# Skid Plates



## 903redneckchevy (Sep 4, 2012)

Hey guys Im wanting to put some skid plates on my brute and was wondering yalls opinion on brands and materials and what not? Im a fabricator by trade so I could build my own out of aluminum but Id kinda rather just buy some to bolt on instead if the price is right. Any suggestions?


----------



## JLOWERY (Jan 30, 2010)

I've got Ricochet skids and really like them

KAWI RULES


----------



## DirtyBrutes (Oct 12, 2011)

hdpe skid plates. Do a search and I know you will find many topics on this already.


----------



## NMKawierider (Apr 11, 2009)

I use Ricochet and they are very good. There are others that make good sets and lots of people are starting to go to the High Density PolyEthylene (HDPE).


----------



## levi8219 (Jul 5, 2011)

I mad my own out of hdpe. They are light and slide over rocks nice! it cost me $140 for a 4x8 sheet. If Ii bought the aluminum pre fab it would of been like $600.


----------



## brutemike (Mar 23, 2010)

levi8219 said:


> I mad my own out of hdpe. They are light and slide over rocks nice! it cost me $140 for a 4x8 sheet. If Ii bought the aluminum pre fab it would of been like $600.


Got any pics of them thats a great idea.


----------



## 903redneckchevy (Sep 4, 2012)

I did do a search but it seemed like I was findin more people tryin to sell a certain set rather than opinions on other brands. I'll look into the ricochet brand. I didn't see them last night when I was lookin around. All I really found was warn and aluminum products or somethin like that


----------



## CTBruterider (Jul 23, 2010)

Aluminum Products makes some really nice stuff, I have there A arm guards and front bash plate. I have a full HDPE skid combined with the Aluminum bash plate in front. I love how the Aluminum looks up front, but also love the slide and durability of the HDPE for the full underbody.


----------



## 903redneckchevy (Sep 4, 2012)

Where's the cheapest place to get a set? I've been lookin online but for some reason I haven't found any of the HDPE. Maybe I'm not lookin hard enough? Ha


----------



## DirtyBrutes (Oct 12, 2011)

I thank it is Chuck750 that makes them. You can PM him on here.


----------



## Chuck750 (Jan 29, 2010)

DirtyBrutes said:


> I thank it is Chuck750 that makes them. You can PM him on here.

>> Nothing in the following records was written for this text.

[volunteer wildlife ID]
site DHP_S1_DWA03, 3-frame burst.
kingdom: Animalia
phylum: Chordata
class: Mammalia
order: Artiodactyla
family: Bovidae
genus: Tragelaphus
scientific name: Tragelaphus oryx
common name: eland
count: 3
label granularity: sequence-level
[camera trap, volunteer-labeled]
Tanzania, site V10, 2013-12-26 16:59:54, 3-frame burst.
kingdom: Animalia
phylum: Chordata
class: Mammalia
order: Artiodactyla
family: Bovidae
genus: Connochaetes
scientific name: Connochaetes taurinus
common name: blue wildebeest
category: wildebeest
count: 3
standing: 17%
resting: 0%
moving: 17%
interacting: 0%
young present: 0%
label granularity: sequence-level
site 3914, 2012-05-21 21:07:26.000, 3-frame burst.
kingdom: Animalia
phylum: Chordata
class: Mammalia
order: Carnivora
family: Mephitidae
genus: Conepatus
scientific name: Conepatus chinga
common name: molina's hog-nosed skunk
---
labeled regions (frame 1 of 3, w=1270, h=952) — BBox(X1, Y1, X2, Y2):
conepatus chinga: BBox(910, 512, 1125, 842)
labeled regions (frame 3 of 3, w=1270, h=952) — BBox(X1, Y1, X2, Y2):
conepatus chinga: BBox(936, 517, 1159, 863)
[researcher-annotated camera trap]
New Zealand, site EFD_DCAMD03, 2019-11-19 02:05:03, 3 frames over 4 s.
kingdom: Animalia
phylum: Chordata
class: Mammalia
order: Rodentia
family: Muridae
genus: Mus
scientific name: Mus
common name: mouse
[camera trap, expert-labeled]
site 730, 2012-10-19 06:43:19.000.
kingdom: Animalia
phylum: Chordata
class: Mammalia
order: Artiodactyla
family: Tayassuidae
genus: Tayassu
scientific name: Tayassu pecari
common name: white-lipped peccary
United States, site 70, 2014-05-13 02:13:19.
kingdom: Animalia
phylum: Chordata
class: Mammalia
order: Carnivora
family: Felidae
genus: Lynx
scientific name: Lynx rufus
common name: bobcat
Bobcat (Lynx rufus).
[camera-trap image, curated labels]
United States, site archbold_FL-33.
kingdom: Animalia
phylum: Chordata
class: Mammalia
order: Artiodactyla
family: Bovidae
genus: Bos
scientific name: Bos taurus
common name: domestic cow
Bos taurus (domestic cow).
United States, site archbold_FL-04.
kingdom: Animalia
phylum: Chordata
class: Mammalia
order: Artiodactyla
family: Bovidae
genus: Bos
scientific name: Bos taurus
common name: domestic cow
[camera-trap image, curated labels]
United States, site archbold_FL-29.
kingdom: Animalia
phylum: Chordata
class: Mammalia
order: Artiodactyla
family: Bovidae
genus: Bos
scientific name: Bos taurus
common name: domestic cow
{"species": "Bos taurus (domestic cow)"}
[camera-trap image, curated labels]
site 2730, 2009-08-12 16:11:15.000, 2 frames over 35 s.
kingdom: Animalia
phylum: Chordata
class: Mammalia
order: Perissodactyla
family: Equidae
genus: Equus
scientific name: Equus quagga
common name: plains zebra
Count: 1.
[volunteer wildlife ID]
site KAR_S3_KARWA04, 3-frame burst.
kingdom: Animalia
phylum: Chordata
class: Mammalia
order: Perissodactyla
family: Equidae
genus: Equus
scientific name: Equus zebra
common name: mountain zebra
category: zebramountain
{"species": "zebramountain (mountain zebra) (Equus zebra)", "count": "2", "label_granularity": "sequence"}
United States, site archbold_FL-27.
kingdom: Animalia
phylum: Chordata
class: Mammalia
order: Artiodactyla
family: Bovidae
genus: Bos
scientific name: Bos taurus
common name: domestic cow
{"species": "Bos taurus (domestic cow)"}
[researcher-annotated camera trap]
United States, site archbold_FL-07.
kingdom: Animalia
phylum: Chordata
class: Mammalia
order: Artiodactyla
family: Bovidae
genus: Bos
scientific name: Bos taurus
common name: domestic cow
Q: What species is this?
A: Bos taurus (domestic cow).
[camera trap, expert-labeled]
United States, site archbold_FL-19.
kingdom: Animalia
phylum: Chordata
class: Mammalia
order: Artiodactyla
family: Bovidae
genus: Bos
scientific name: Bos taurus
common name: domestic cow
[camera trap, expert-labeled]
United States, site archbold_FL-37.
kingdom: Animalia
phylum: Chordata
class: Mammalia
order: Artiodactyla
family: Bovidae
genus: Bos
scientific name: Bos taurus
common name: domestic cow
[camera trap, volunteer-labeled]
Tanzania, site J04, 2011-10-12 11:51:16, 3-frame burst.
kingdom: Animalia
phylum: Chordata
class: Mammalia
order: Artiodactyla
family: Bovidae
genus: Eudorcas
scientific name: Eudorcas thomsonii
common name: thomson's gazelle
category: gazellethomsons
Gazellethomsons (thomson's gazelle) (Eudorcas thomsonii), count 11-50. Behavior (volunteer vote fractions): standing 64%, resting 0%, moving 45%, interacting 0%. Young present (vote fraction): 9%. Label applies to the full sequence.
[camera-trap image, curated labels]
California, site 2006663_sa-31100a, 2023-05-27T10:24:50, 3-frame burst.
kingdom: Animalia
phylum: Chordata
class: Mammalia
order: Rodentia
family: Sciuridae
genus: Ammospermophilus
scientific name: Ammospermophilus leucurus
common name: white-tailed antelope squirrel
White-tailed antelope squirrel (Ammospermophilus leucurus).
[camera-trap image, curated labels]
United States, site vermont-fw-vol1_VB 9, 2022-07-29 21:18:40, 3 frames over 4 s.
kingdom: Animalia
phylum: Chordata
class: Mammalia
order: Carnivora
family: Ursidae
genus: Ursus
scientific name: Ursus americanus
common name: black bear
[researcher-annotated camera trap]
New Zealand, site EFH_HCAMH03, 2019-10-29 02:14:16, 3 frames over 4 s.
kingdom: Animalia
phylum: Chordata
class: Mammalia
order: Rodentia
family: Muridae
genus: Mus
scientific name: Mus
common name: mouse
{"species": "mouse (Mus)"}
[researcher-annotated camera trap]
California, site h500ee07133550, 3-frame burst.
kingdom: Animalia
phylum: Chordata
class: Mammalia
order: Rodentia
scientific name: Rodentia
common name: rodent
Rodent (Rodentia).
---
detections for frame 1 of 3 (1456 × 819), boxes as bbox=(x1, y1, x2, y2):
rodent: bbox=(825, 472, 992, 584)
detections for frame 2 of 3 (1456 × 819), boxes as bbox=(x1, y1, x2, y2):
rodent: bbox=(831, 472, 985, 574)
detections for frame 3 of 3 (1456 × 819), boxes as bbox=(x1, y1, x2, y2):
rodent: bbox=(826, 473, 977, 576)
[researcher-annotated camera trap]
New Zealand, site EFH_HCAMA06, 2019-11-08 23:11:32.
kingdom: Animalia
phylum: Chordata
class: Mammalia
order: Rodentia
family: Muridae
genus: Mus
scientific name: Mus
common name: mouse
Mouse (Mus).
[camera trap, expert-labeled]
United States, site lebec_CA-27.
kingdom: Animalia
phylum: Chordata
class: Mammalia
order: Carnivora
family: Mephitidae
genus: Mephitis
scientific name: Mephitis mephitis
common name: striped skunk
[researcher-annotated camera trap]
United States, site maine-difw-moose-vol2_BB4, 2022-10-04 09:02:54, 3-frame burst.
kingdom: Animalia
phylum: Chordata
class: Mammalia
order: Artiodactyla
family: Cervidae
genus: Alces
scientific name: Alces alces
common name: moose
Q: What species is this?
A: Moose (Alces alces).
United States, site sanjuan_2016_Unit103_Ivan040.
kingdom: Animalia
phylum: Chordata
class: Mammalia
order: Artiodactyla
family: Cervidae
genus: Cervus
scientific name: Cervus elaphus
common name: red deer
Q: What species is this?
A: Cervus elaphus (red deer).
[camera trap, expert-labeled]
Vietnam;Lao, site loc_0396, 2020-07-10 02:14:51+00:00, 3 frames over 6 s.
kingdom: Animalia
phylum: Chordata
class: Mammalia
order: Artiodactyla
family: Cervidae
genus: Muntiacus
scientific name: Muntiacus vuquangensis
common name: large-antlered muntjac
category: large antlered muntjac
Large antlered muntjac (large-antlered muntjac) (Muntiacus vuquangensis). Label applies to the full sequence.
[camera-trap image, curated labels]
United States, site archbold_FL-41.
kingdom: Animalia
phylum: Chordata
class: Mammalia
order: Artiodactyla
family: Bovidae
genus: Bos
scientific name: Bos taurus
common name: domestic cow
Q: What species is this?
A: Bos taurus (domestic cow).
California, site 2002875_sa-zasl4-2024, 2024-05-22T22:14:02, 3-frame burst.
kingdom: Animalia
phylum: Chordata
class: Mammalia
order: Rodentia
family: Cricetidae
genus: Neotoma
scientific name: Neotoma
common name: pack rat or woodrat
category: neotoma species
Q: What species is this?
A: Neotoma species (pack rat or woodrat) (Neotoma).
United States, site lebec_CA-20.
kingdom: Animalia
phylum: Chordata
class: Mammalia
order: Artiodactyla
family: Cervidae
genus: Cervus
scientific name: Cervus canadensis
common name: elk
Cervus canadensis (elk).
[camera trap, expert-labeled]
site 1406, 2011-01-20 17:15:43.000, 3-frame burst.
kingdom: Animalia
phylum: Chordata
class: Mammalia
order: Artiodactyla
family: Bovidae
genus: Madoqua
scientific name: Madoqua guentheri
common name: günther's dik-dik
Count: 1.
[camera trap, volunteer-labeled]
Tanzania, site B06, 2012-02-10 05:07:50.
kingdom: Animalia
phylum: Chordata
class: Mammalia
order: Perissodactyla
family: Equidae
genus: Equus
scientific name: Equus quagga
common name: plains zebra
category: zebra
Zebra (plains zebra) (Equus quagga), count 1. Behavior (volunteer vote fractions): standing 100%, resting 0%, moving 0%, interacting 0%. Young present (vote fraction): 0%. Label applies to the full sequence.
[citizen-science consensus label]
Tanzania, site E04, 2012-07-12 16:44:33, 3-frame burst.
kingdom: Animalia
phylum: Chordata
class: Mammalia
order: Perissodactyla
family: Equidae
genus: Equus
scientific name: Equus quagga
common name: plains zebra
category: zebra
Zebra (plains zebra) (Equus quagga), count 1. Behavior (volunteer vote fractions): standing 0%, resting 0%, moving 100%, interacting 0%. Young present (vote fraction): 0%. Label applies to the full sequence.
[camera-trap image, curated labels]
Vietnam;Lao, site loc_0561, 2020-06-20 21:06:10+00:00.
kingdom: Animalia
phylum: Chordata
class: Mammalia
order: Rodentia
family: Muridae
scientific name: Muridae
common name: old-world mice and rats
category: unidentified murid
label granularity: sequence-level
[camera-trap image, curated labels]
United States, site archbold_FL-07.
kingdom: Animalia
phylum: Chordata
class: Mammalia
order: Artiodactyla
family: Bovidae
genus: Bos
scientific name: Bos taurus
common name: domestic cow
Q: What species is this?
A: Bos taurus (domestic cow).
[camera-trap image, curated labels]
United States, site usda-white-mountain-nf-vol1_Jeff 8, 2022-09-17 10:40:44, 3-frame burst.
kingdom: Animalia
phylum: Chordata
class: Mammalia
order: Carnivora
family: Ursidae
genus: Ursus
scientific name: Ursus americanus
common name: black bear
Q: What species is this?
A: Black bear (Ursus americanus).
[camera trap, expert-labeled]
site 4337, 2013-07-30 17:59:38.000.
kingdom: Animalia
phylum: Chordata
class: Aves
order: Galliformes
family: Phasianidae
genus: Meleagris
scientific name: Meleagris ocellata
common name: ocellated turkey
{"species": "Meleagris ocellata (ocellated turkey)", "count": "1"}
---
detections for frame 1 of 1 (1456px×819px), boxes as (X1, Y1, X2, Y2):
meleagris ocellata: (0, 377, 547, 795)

Thad be me!! sorry I dont' get on here much anymore..but still selling the HDPE skids. Been making front to rear skids, a-arm guards and floorboards now for over 3-1/2 years. Got pics up on ebay on 4 auctions if you search Brute Force HDPE you'll find em. Or Google "HDPE skids Rock My SOCKS" and you'll find the KR thread one of my customers started a while ago...lots of pages to read over there. Otherwise PM or email me and I can get you better prices than through ebay.... 

[email protected]


----------



## 903redneckchevy (Sep 4, 2012)

Ok cool guys thanks for the help


----------



## 903redneckchevy (Sep 4, 2012)

Chuck750 said:


> Thad be me!! sorry I dont' get on here much anymore..but still selling the HDPE skids. Been making front to rear skids, a-arm guards and floorboards now for over 3-1/2 years. Got pics up on ebay on 4 auctions if you search Brute Force HDPE you'll find em. Or Google "HDPE skids Rock My SOCKS" and you'll find the KR thread one of my customers started a while ago...lots of pages to read over there. Otherwise PM or email me and I can get you better prices than through ebay....
> 
> [email protected]


I sent you a PM


----------



## Chuck750 (Jan 29, 2010)

903redneckchevy said:


> I sent you a PM


For whatever reason your PM didn't make it through but I PM'd you the info you're looking for. Thanks and let me know if you have any other questions!


----------



## BrutemanAl (Jul 3, 2009)

chuck750 is alive lol !!! have not heard from you in age's !!


----------



## Lonewolfe (Jan 25, 2012)

levi8219 said:


> I mad my own out of hdpe. They are light and slide over rocks nice! it cost me $140 for a 4x8 sheet. If Ii bought the aluminum pre fab it would of been like $600.


What did you use to attach them with?? That really is a good idea; my wife got a baby-sized Brute Force 300 and they dont make anything for it.


----------



## levi8219 (Jul 5, 2011)

I bought some stainless steel pan head bolts and washers, I used the original stock shidplate mounting holes. ill get some picks of what i did tomorow. honestly it was pretty easy all i did was tilt up my quad, place some cardboard with some clamps on my frame and traced a template. it took me about a couple of hours and about a 12 pack lol!


----------